MGR’s ‘Beehive’ stars provide through-the-roof energy
The 1960s never died. That accounts for the complete absence of nostalgia and instead supplies the through-the-roof energy of Beehive.
The 1960s, unlike any other decade, never died. They are with us all the time. That accounts for the complete absence of nostalgia and instead supplies the through-the-roof energy of Beehive, now blasting away through Oct. 6 as the season finale at Auburn’s Merry-Go-Round Playhouse.
This is not a jukebox musical but more honorably a revue, only that’s the wrong word. The 32 numbers performed by eight women never look back. They are clear, present and sometimes dangerous.
Don’t feel left out if you have never heard of Beehive or its creator Larry Gallagher, who died in 1988. The show began as a low-budget cabaret that ran for a long time at Washington’s Top of the Gate, in the Watergate Hotel. Never on Broadway, Beehive has been gaining volume at select venues around the country for two decades and is receiving its poshest production anywhere in Auburn.
Director-choreographer Brett Smock has poured extensive resources into this post-Labor Day show, when the company usually cuts back. Scenic designer David Arsenault and lighting designer Dan Ozminkowski provide a set of Chinese puzzle complexity, with stairways leading into the air and stages at multiple levels. As if that were not enough, the scenery is surrounded by 12 irregular panels on which are projected such items as a vintage black-and-white TV ad for hairspray featuring the septuagenarian Three Stooges.

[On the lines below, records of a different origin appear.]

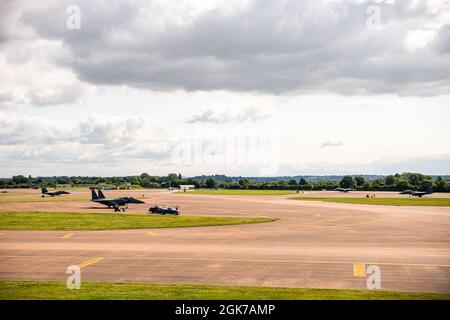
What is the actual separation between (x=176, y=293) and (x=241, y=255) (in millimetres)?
10693

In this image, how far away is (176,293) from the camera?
745 inches

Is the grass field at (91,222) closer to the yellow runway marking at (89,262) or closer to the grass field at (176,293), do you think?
the yellow runway marking at (89,262)

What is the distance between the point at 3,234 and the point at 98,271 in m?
20.6

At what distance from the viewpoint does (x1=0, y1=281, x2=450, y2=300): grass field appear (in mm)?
18141

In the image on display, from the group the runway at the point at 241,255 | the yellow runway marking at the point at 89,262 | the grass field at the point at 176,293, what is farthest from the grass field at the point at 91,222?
the grass field at the point at 176,293

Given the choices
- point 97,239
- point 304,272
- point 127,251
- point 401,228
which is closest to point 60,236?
point 97,239

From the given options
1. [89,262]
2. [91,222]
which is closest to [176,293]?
[89,262]

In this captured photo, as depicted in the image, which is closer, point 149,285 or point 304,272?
point 149,285

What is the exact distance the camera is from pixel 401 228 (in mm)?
45438

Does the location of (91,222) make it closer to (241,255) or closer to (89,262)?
(89,262)

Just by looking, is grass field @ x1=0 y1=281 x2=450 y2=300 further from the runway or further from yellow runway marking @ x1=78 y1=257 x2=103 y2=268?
yellow runway marking @ x1=78 y1=257 x2=103 y2=268

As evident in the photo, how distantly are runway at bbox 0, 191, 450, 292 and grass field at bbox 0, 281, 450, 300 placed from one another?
1.36 m

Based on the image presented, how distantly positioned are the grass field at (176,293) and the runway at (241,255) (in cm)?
136

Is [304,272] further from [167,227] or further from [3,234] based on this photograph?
[3,234]
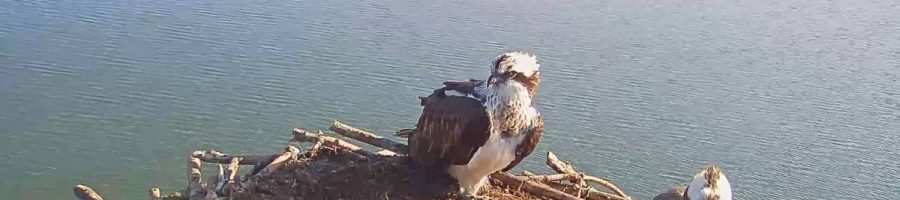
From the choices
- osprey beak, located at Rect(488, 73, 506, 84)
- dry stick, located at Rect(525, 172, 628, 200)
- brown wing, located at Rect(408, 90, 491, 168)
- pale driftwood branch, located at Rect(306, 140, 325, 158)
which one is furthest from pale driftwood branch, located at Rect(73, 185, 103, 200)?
osprey beak, located at Rect(488, 73, 506, 84)

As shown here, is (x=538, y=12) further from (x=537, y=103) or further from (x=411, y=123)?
(x=411, y=123)

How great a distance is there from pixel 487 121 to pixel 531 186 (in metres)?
0.87

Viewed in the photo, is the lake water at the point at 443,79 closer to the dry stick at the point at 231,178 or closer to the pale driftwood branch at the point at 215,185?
the dry stick at the point at 231,178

If readers don’t know the show, they’ll know every performer depicted, from Diana Ross to Tina Turner to Janis Joplin. Significantly, the program is not so patronizing as to name them even when it gives every title. Hipsters, however, get extra credit for Lesley Gore of “It’s My Party.”
Four singers are African American, and four are white, allowing the subject of race to be treated with utmost tact. Many numbers are unselfconsciously integrated but five of the first nine numbers are performed by the black performers alone. Cultural appropriation is a sensitive subject these days, but Smock and company are allowing that the origin of 1960s rock is in the urban north, especially Detroit, home of The Supremes and Aretha Franklin.
This leads, ironically, to the paradox of the show’s title, when spray-inflated hair flourished in the pre-Beatles era. Makeup designer Alfonso Annotto has supplied about 20 excellent changes of wigs, but the hairsprays appear only in the first three numbers. By the time the girls get to Woodstock they were all letting it hang down naturally.
Music director Corinne Aquilina and her ensemble of six, so accustomed to show tunes during a typical MGR summer, command the rock idiom with authority. Beehive’s eight cast members are top performers with sterling credits, but some are allowed outstanding solos. These are not imitations as much as tributes, without the original singer ever being named.
The first is Crystal Sha’nae as Aretha Franklin in “I Never Loved a Man (the Way I Love You).” Brittney Mack actually does stop the show with her tributes to Tina Turner in “River Deep, Mountain High” and “Proud Mary.” And Abigail Raye impresses early as Dusty Springfield but really sets the stage on fire with three faces of Janis Joplin, especially the death-defying “Cry Baby.”